Commit Graph

31 Commits

Author SHA1 Message Date
James a1d2546117 Search: sort by timestamp desc, display dates in results
- FTS search results now ORDER BY processed_at DESC (was rank)
- Full search page shows processed timestamp with formatDateTime
- Quick search dropdown shows formatted date next to category
- Fixed formatDate to handle timezone-aware timestamps
2026-03-31 13:34:54 -04:00
James 31d6cb6f86 fix: skip store copy if file already exists (reprocess safety)
When reprocessing a document whose PDF is already in the store,
copyFile() would fail with 'open /srv/docsys/inbox/...: no such file
or directory' because the upload wrote to a temp inbox path that was
already cleaned up by the time async OCR completed.

The store is keyed by content hash so if the file is already there,
the copy is a no-op — skip it rather than error out.
2026-03-23 14:27:38 -04:00
James 883f118d66 fix: pdftoppm output filename glob instead of hardcoded page-1.png
pdftoppm zero-pads the page number based on total page count:
- <10 pages: page-1.png
- <100 pages: page-01.png
- <1000 pages: page-001.png

The code hardcoded 'page-1.png' and 'page-N.png', which fails for any
multi-page document.
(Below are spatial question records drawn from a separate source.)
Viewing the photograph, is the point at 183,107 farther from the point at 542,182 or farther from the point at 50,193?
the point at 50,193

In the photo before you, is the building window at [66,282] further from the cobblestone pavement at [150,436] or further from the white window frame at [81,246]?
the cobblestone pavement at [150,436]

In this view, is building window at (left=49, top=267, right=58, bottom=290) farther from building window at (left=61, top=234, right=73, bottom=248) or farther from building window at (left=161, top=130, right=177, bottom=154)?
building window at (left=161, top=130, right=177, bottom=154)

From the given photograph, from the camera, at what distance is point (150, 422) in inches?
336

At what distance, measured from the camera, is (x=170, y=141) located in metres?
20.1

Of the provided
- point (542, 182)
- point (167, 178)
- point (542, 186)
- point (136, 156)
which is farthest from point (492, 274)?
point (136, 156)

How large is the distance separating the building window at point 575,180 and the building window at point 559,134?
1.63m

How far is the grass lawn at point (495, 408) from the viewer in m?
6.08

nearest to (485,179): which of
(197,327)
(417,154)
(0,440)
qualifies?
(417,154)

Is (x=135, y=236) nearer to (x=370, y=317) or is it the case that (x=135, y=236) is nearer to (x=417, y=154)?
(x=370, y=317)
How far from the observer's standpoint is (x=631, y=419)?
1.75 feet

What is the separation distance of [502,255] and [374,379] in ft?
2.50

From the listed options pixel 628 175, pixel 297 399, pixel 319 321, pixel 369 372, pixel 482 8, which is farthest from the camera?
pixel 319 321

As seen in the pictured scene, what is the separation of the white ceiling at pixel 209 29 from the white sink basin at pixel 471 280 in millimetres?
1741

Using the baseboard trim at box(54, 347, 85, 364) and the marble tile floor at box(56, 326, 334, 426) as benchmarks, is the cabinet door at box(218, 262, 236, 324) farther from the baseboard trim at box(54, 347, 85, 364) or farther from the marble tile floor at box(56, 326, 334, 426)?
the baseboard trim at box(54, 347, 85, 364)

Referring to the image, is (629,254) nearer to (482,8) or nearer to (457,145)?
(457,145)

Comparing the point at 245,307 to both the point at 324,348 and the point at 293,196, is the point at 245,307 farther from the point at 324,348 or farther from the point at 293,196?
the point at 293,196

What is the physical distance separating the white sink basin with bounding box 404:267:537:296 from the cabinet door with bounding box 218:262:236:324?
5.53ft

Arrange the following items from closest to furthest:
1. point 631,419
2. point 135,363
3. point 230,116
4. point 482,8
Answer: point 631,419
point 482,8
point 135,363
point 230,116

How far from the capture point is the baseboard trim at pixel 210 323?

Use filepath.Glob('page-*.png') to find the actual
output regardless of padding width.

Fixed in both ConvertToImage() (first-page preview) and the multi-page
OCR loop in ProcessDocument().
2026-03-23 14:14:28 -04:00
James 9622ab9390 fix: format=md endpoint now returns full OCR text (full_text field)
SearchDocuments excludes full_text for performance. The MD endpoint
needs the actual OCR content, not just the summary.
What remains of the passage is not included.